By James Read – [email protected]

I am writing to ask St. John’s University President Mike Hemesath, College of St.
Benedict President Mary Hinton, and the Boards of Trustees of SJU and CSB, to vote against the proposed removal of faculty and student trustees from the Board.

The rationale for the proposed removal, according to a consultant report, is that faculty and student trustees lack “fiduciary responsibility”— meaning that they do not have the good of the educational enterprise at heart. Our presidents, members of the Board, the monastic community, and graduates of the institutions are assumed to care deeply about these institutions as a whole. Faculty members and current students, in contrast, are classified in the consultant report as “constituency interests”–in other words, “special interests” who are not truly committed to the enduring success of our educational enterprise.
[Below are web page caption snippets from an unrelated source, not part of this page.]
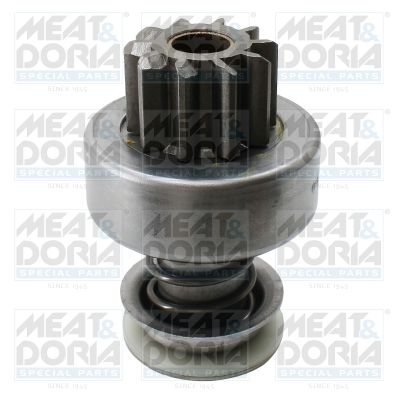 Ritzel, Starter MEAT & DORIA 47273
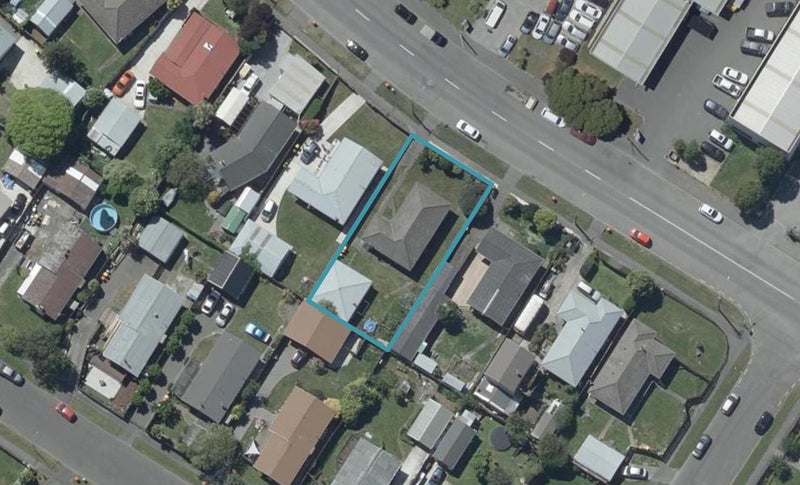 39 Maces Road, Bromley, Christchurch - Carousel 1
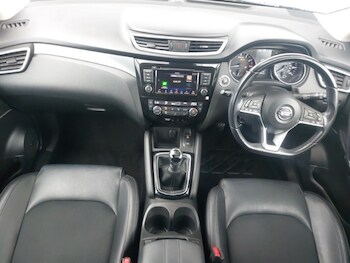 Used Nissan Qashqai 2019 for sale - 78634097: Photo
I believe this assumption is radically false. Most members of the faculty have dedicated a large portion of our careers to these institutions – in my own case, nearly thirty years so far. What we faculty members do has meaning and a future for us, only if it also helps provide meaning and a future for the students we teach. What does caring about the educational mission mean, if not this?

As for current students: who has a bigger stake than they do? Yes, the perspective of current students is limited in some respects. So is that of faculty members. So is that of presidents and members of the Board. No partner in this rich and complex enterprise is completely unbiased. All of us understand some parts of the operation well, and other parts less well.

But this is all the more reason to make sure that all voices are heard in institutional decision making, not just some. I urge you to oppose the removal of faculty and student trustees, which in my view does not advance the good of our educational institution as a whole.